▶ _What is being asked_:
Answer these questions from the brand trust text below:
1. About how many consumer influencers were surveyed, and in how many cities?
2. How many brands saw their trust levels fall?
3. Who is the chief executive officer of TRA Research?

▶ _Text excerpt_:
● ● ● ●

The latest edition of the Brand Trust Report from TRA Research was based on a survey of around 2,500 consumer influencers – defined as 21-50 year-old working professionals in the A/A+ socio-economic class – in 16 cities.
This found that a total of 307 brands showed higher trust levels compared to 370 brands which saw trust levels fall, the Business Standard reported. A net -63 score marked a sharp departure from the results of the previous two studies which returned figures of -25 and -14.
“The key takeaway from this year’s study was that there were lower number of brands that rose in terms of trust versus those who reported falling trust levels,” observed N Chandramouli, chief executive officer, TRA Research.
“The number of brands rising or falling in trust is indicative of the general consumer disposition towards the environment,” he explained. “Their response is basically an indicator of attitudes and moods towards brands.

● ● ● ●

▶ _Data extract_:
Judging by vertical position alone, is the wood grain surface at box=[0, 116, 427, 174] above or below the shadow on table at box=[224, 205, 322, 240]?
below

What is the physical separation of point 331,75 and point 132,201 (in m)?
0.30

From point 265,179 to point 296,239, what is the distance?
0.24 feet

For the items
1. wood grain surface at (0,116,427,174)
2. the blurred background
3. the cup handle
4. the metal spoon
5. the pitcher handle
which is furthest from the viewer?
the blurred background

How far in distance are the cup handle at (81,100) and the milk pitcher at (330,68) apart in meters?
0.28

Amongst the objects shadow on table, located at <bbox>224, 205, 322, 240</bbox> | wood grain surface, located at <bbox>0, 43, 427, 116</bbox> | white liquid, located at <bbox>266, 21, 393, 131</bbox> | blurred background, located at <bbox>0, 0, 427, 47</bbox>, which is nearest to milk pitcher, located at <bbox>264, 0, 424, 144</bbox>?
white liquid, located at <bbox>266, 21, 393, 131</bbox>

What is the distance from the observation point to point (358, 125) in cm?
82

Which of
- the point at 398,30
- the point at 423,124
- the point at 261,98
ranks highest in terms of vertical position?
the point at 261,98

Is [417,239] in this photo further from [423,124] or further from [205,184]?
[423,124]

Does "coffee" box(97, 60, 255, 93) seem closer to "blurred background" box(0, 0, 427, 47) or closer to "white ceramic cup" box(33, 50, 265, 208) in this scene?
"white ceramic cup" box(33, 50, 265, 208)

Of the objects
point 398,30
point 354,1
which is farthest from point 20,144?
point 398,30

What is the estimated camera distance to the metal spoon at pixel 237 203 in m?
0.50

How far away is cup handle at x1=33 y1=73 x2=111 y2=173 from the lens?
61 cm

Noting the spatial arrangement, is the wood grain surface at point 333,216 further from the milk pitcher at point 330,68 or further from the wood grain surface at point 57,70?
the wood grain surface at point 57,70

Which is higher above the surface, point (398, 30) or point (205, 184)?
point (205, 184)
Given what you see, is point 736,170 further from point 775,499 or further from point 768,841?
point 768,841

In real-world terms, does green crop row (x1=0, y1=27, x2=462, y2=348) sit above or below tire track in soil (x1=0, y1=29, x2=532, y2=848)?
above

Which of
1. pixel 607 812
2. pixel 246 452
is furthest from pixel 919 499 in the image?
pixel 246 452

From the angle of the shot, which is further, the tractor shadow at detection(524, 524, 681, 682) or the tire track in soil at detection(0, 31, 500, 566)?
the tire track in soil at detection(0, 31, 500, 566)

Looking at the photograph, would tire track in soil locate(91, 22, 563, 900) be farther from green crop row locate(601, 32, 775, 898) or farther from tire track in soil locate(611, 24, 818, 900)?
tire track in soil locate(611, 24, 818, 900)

● ● ● ●

▶ _Completed exercise_:
1. Around 2,500, in 16 cities.
2. 370 brands.
3. N Chandramouli.